**Brief:**
Exactly as they stand, copy the lines from the one containing "Kitchen has Corian Countertops" to the final line of the data; leave out the pictures.

**Data extract:**
-- Opening Marker --

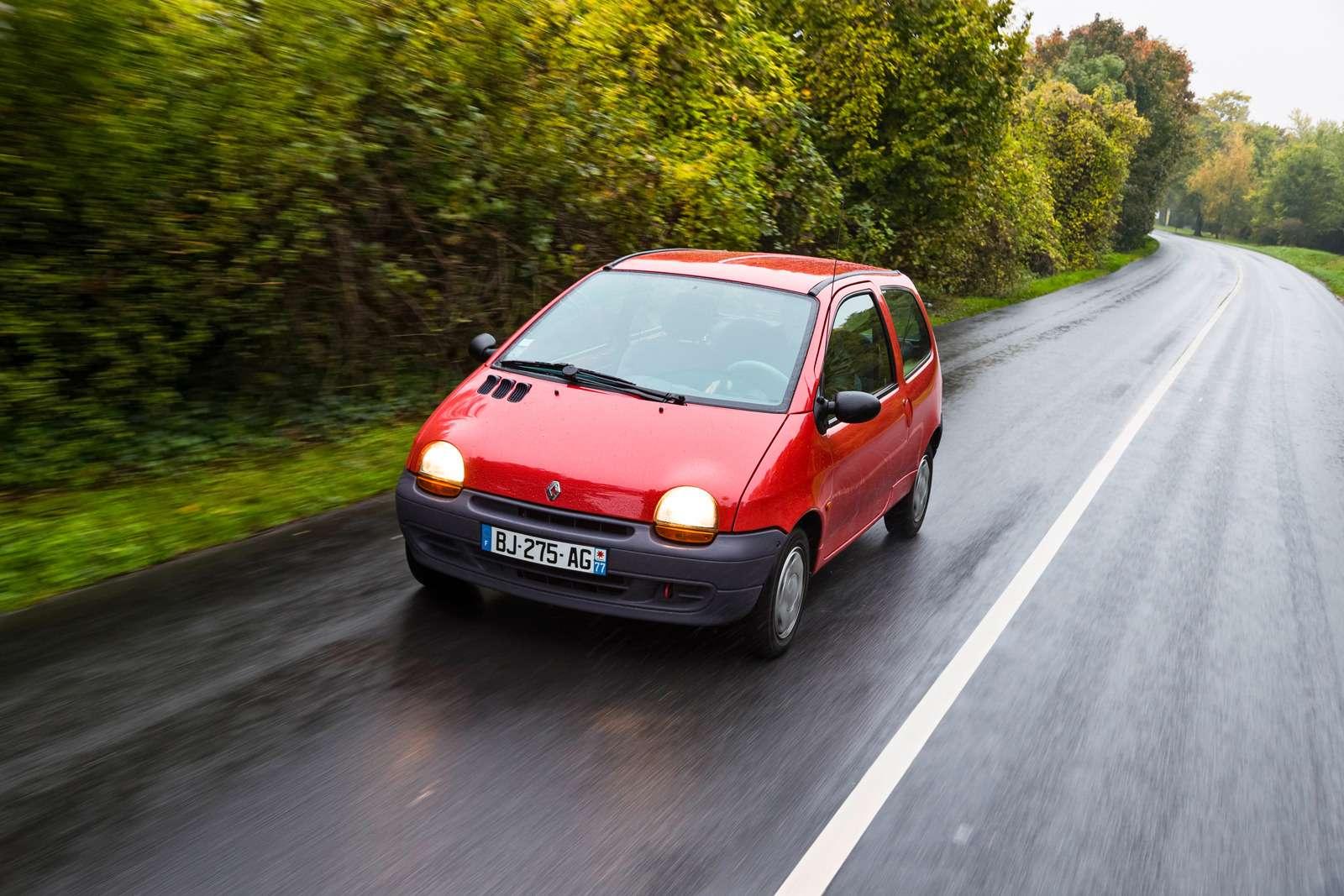 51-Renault-old_zr-01_16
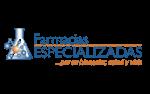 framacias-esp-150x94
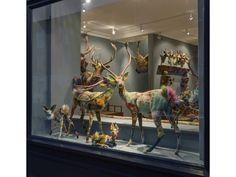 Frederique Morrel - Stephanie Hoppen Fine Art Gallery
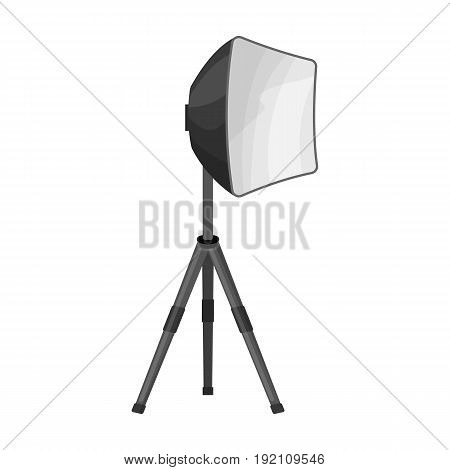 Lighting device on a tripod.Making movie single icon in monochrome style vector symbol stock illustration .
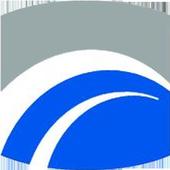 ANSHealth ePostRx icon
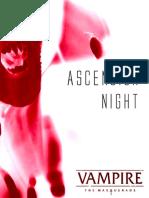Ascension_Night-DDR.pdf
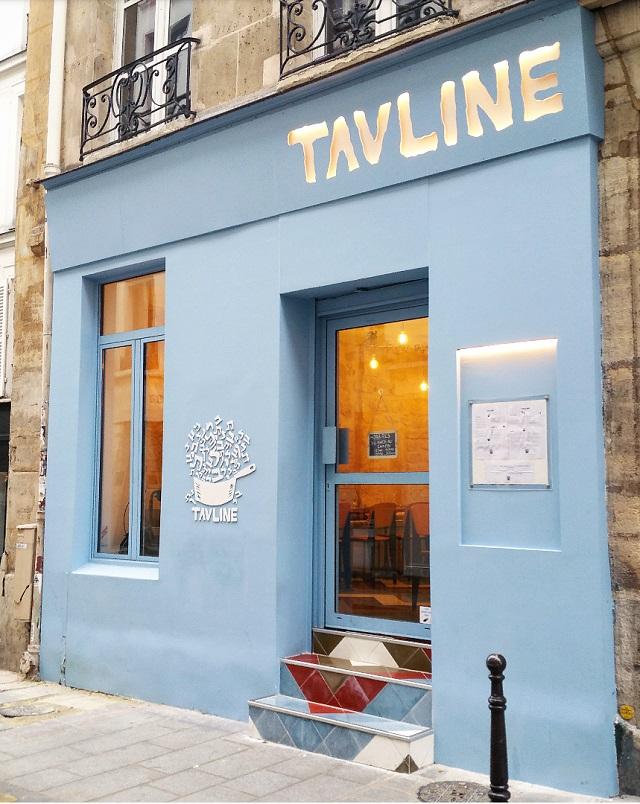 Tavline, la table israélienne qui fleure bon les épices – Copyright © Gratinez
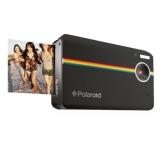 Polaroid Z2300 Sofortbildkamera mit Zink Drucker (10 Megapixel, 7,6 cm (3 Zoll) LCD-Display, SD-Kartenslot, USB) schwarz - 1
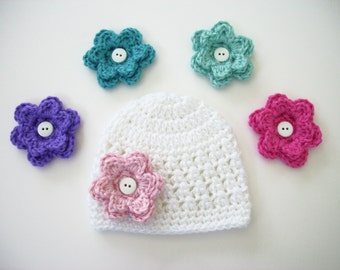 Crochet Baby Hat, Choose 5 Flowers, Newborn Hat, Baby Girl Hat, Baby Shower Gift, Newborn Photo Prop, Newborn Beanie, Toddler Hat, Baby Girl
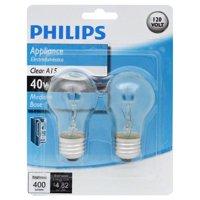 Philips A15 Incandescent Appliance Light Bulb
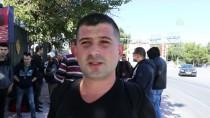 Burdur'da Bedelli Askerler Kışlaya Teslim Olmaya Başladı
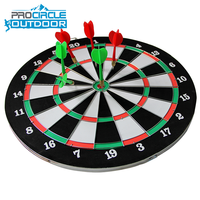 Wholesale Sided Magnetic Target High Quality Magnetic Target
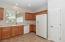 Kitchen has Corian Countertops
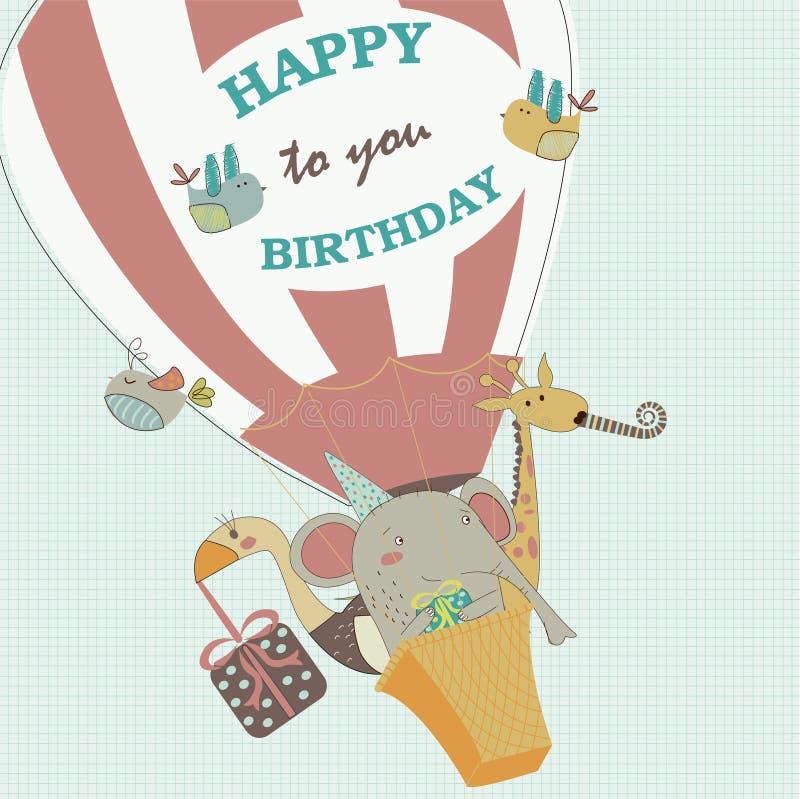 kanin för födelsedagkortgåva stock illustrationer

-- Closing Marker --

**Response box:**
 Kitchen has Corian Countertops
 kanin för födelsedagkortgåva stock illustrationer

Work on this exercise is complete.